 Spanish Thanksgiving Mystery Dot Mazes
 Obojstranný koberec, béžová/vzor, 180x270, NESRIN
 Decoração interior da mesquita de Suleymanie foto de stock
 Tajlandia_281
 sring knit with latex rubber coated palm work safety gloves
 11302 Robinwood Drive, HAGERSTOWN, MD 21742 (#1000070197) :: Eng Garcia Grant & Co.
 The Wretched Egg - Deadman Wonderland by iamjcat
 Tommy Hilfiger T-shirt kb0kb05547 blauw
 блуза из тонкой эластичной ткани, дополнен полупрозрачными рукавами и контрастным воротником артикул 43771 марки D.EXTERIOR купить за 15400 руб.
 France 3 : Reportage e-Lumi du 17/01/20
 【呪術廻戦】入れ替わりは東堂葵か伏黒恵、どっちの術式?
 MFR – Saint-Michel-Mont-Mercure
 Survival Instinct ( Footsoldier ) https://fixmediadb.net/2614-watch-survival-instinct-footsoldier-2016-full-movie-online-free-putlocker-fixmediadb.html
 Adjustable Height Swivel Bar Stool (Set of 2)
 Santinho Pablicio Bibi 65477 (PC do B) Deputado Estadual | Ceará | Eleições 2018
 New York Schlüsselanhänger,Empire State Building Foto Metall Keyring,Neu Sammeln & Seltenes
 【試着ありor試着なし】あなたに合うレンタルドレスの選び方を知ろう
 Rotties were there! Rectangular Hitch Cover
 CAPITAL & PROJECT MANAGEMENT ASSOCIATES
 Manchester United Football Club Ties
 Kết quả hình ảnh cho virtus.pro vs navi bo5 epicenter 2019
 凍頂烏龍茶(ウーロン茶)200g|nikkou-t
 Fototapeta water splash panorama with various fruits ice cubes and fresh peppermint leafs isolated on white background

——————————

Work to be completed
The records above should be duplicated in full, exactly as given.

Written answer
 Spanish Thanksgiving Mystery Dot Mazes
 Obojstranný koberec, béžová/vzor, 180x270, NESRIN
 Decoração interior da mesquita de Suleymanie foto de stock
 Tajlandia_281
 sring knit with latex rubber coated palm work safety gloves
 11302 Robinwood Drive, HAGERSTOWN, MD 21742 (#1000070197) :: Eng Garcia Grant & Co.
 The Wretched Egg - Deadman Wonderland by iamjcat
 Tommy Hilfiger T-shirt kb0kb05547 blauw
 блуза из тонкой эластичной ткани, дополнен полупрозрачными рукавами и контрастным воротником артикул 43771 марки D.EXTERIOR купить за 15400 руб.
 France 3 : Reportage e-Lumi du 17/01/20
 【呪術廻戦】入れ替わりは東堂葵か伏黒恵、どっちの術式?
 MFR – Saint-Michel-Mont-Mercure
 Survival Instinct ( Footsoldier ) https://fixmediadb.net/2614-watch-survival-instinct-footsoldier-2016-full-movie-online-free-putlocker-fixmediadb.html
 Adjustable Height Swivel Bar Stool (Set of 2)
 Santinho Pablicio Bibi 65477 (PC do B) Deputado Estadual | Ceará | Eleições 2018
 New York Schlüsselanhänger,Empire State Building Foto Metall Keyring,Neu Sammeln & Seltenes
 【試着ありor試着なし】あなたに合うレンタルドレスの選び方を知ろう
 Rotties were there! Rectangular Hitch Cover
 CAPITAL & PROJECT MANAGEMENT ASSOCIATES
 Manchester United Football Club Ties
 Kết quả hình ảnh cho virtus.pro vs navi bo5 epicenter 2019
 凍頂烏龍茶(ウーロン茶)200g|nikkou-t
 Fototapeta water splash panorama with various fruits ice cubes and fresh peppermint leafs isolated on white background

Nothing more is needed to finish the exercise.